Tarefa indicada 1:
Responda, com base no artigo sobre Camões, às questões seguintes:
(a) Qual é, segundo o autor, a melhor homenagem a Camões nestes 500 anos?
(b) Que nome é repetido para ilustrar a insistência nos mesmos autores?
(c) Entre que anos escolares se situam os programas criticados?

Texto fornecido:

Um soneto de Camões: Pôr a malta a ler!!
No artigo de há quinze dias escrevi sobre Camões e acentuei a importância de, nestes 500 anos, ser a leitura dos seus poemas a melhor homenagem. Mas nesse mesmo artigo constatei a dificuldade que, sobretudo no contexto escolar, a poesia de Camões, como a poesia em geral, coloca a quem ensina e a quem aprende. Hoje as dificuldades de interpretação avolumam-se ao longo do percurso de qualquer aluno porque: 1º) o digital impede o contacto vivo e interessado com o objecto livro e até com o papel; 2º) não há, nos programas entre o 5º e o 12º anos, uma compreensão cultural e literária dos textos a escolher para as diferentes idades (insiste-se nos mesmos autores - Sophia, Sophia, Sophia - ou misturam-se alhos com bugalhos: textos de humoristas com frases desta ou daquela estrela televisiva que comenta, de uma penada, um conteúdo literário; notícias de jornal ao lado dum poema, mas sem pertinência, nem critério e, pelo meio dos manuais escolares, muita bonecada, muito desenho, muitos elementos que distraem); 3º) não há hábitos de leitura verdadeiramente desafiante, patrocinando-se o que é fácil, o que passa por estar na moda, o que, por ser moda, é necessariamente bom; 4º) a reboque do facilitismo nas aprendizagens nenhum aluno, salvo excepções raríssimas, lê poesia e lê ensaio sobre o que é a poesia para melhor a compreender; 5º) o desconhecimento da história cultural portuguesa, bem como da história cultural europeia é impressionante e, sem essa bagagem prévia, a leitura literária torna-se um muro difícil de transpor.

Entradas da tarefa:
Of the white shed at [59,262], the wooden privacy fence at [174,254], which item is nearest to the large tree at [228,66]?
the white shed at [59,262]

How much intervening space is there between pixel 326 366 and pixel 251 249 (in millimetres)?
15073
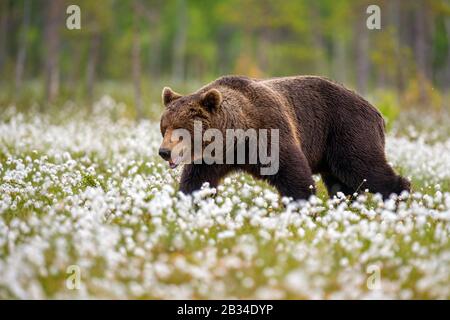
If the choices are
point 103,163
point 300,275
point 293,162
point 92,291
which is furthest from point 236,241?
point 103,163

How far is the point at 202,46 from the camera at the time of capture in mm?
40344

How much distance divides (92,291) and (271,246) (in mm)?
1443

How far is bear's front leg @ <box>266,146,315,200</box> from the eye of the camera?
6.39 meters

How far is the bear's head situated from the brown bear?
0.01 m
---
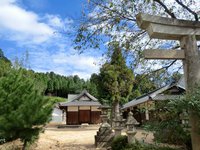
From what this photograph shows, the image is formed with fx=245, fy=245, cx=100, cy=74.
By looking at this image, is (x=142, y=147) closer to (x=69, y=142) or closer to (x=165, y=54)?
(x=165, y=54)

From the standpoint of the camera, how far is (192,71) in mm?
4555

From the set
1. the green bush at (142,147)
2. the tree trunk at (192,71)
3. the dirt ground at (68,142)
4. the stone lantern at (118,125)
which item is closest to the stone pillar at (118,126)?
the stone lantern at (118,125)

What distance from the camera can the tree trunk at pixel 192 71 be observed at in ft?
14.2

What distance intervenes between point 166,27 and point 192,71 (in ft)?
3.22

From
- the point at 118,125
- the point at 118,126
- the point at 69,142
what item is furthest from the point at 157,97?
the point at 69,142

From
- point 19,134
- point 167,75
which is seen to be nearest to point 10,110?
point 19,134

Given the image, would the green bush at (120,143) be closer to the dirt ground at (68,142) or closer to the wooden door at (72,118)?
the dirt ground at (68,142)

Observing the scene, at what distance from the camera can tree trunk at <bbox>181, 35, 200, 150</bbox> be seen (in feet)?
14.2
==
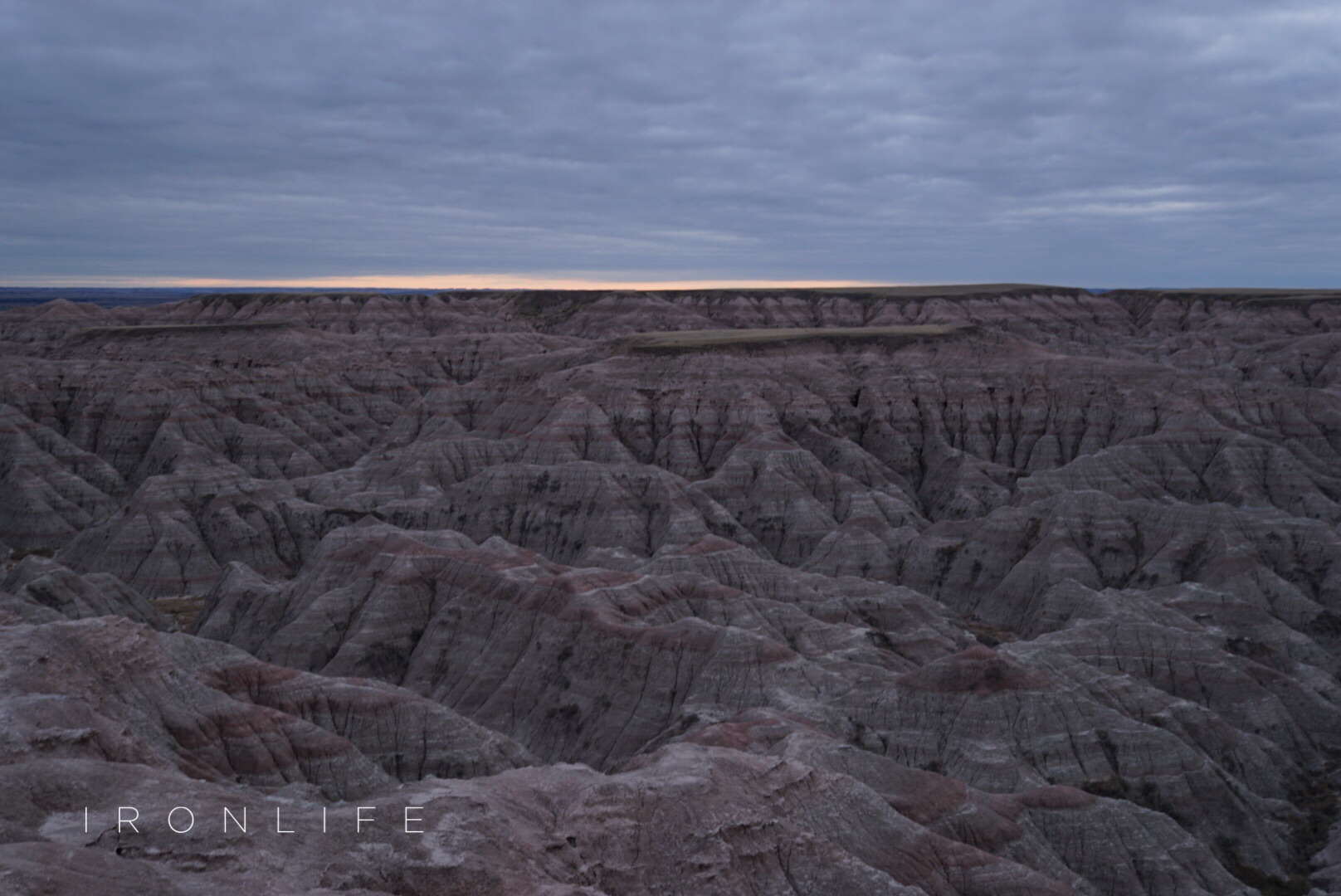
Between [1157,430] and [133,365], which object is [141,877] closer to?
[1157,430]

Tarefa indicada 2: Nas entradas, substitua "camera" por "viewer", começando na linha que contém "Of the white" e terminando após a linha que contém "6.39 meters". Reproduza apenas essas linhas, sem qualquer alteração além da substituição, e omita as imagens.

Resposta final 1:
(a) A leitura dos seus poemas.
(b) Sophia.
(c) Entre o 5º e o 12º anos.

Resposta final 2:
Of the white shed at [59,262], the wooden privacy fence at [174,254], which item is nearest to the large tree at [228,66]?
the white shed at [59,262]

How much intervening space is there between pixel 326 366 and pixel 251 249 (in millimetres)?
15073
If the choices are
point 103,163
point 300,275
point 293,162
point 92,291
which is furthest from point 236,241?
point 103,163

How far is the point at 202,46 from the viewer at the time of capture in mm?
40344

How much distance divides (92,291) and (271,246) (in mm)?
1443

How far is bear's front leg @ <box>266,146,315,200</box> from the eye of the viewer?
6.39 meters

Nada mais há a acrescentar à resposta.